• COMPLETE THE FOLLOWING
1. Quote the stretch of the neurodiversity club article from "Neurodiversity is the" through "only at Greenhill.", word for word.
2. In the neurodiversity club article, list every word or phrase that appears inside square brackets.
3. Using the neurodiversity club article, decide whether each statement agrees with it: (a) Stachowiak was diagnosed in eighth grade. (b) The club is called a safe space for kids with learning and behavioral differences. (c) Stachowiak is a junior.

PAGE TEXT section start

Neurodiversity Club Instills a New Mindset in Many Upper School Students

Taylor Chon

Neurodiversity is the mindset that brain differences are normal and not deficits. This concept has been a well-overlooked perspective for quite some time, not only at Greenhill.

Finally, the Neurodiversity club has found its place again here at Greenhill school as a safe space for kids with learning and behavioral differences to communicate strategies and more.

Though the club had been around for a while in the past, senior Aimee Stachowiak began the program again this year.

“In my eyes, it’s not really considered, a club or an affinity group,” said Stachowiak. “[The program] is whatever [the members] want it to be.”

When taking over this club, she talks about the importance of neurodiversity and its place here at Greenhill. She explained how she was dyslexic and recalls battling stereotypes of learning differences. She faced major self-consciousness in the beginning.

“There’s an individualized support that we have to search out,” she said. “Typically, we get it from adults, but it’s much more effective if it’s from [our own] peers.”

Diagnosed in seventh grade, she found herself too ashamed to tell people until she was in eighth grade, and looking back, she noticed that the problem wasn’t her or her learning difference, but it was the narratives she was perpetuating in her mind.

She had felt that there was a disconnect in the acknowledgment of learning differences, but when she addressed these issues with others who felt the same way, it was clear there was a common struggle that wasn’t voiced. This created a unique relationship between other neurodiverse minds that they were able to understand. As a result, this dynamic became the very bedrock that revived the neurodiversity club.

“Learning differences are something that we deal with every day, but it doesn’t make us different [than anyone else],” said Stachowiak. “We are people as well.”

Stachowiak comes to say that the club is not only built on this very dynamic of togetherness; it is also about spreading awareness on the false stereotypes in modern society.

“Know what you are going through is a personal struggle but you’re never alone,” said Stachowiak. “There are others who have problems too. [People] may tell you your differences are a disability, but it’s really one of your strengths.”

PAGE TEXT section end
AVAILABLE DATA section start

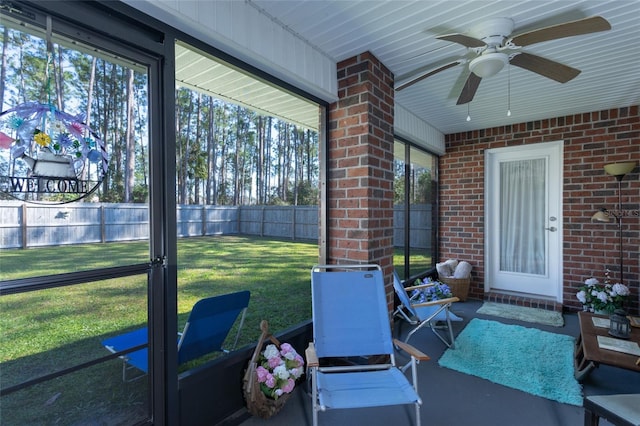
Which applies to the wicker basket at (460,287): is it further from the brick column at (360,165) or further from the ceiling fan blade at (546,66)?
the ceiling fan blade at (546,66)

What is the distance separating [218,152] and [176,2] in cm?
86

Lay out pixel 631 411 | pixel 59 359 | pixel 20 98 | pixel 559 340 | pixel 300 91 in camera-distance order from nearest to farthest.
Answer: pixel 20 98 → pixel 631 411 → pixel 59 359 → pixel 300 91 → pixel 559 340

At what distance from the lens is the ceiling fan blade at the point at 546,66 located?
6.78 feet

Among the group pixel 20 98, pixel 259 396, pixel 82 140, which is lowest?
pixel 259 396

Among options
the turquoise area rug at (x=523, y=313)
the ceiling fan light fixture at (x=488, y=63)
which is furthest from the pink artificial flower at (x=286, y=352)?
the turquoise area rug at (x=523, y=313)

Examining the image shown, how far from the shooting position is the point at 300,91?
2537 mm

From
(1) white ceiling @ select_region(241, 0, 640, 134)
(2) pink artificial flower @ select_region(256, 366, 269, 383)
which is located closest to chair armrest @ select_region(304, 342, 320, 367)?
(2) pink artificial flower @ select_region(256, 366, 269, 383)

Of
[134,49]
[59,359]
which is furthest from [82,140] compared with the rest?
[59,359]

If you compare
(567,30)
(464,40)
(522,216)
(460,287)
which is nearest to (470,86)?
(464,40)

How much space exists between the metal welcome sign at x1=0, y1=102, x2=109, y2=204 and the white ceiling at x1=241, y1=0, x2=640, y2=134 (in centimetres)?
127

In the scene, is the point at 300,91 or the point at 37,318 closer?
the point at 37,318

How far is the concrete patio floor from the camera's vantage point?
6.54ft

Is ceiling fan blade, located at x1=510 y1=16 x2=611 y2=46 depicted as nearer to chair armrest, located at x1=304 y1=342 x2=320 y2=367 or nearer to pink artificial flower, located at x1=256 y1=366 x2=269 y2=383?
chair armrest, located at x1=304 y1=342 x2=320 y2=367

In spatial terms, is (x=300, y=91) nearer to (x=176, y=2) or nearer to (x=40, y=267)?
(x=176, y=2)
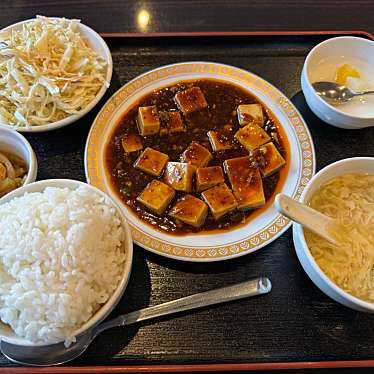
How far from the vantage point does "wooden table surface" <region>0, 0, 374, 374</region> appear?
2910 mm

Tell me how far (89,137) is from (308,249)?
54.1 inches

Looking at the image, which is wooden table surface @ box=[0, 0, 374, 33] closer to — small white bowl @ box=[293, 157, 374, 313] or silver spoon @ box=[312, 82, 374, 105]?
silver spoon @ box=[312, 82, 374, 105]

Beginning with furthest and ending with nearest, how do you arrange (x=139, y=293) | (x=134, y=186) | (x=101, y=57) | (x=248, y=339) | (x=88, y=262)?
(x=101, y=57) → (x=134, y=186) → (x=139, y=293) → (x=248, y=339) → (x=88, y=262)

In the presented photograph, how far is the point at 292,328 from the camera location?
184 cm

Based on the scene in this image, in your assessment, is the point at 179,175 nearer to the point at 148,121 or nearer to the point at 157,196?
the point at 157,196

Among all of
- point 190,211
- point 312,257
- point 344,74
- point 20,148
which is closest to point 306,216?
point 312,257

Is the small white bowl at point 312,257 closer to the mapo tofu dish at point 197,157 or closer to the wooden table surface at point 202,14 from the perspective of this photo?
the mapo tofu dish at point 197,157

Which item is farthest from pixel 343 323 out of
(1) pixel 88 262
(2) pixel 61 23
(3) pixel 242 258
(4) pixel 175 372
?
(2) pixel 61 23

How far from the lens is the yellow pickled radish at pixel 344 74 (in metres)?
2.48

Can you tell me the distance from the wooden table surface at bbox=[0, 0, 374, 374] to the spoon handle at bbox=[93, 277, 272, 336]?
192 centimetres

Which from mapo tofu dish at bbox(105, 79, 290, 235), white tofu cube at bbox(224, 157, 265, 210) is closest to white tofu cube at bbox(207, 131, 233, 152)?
mapo tofu dish at bbox(105, 79, 290, 235)

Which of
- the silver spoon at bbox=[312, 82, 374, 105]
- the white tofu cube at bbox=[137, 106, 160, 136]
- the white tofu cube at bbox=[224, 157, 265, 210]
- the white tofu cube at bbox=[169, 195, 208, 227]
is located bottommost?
the white tofu cube at bbox=[169, 195, 208, 227]

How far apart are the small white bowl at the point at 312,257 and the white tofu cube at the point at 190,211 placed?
493 millimetres

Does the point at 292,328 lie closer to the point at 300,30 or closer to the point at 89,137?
the point at 89,137
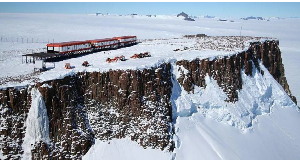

AVAILABLE DATA section end

• ANSWERS FOR THIS EXERCISE
1.
Neurodiversity is the mindset that brain differences are normal and not deficits. This concept has been a well-overlooked perspective for quite some time, not only at Greenhill.

2.
- [The program]
- [the members]
- [our own]
- [than anyone else]
- [People]

3.
(a) No: "Diagnosed in seventh grade"
(b) Yes: "as a safe space for kids with learning and behavioral differences to communicate strategies and more"
(c) No: "senior Aimee Stachowiak began the program again this year"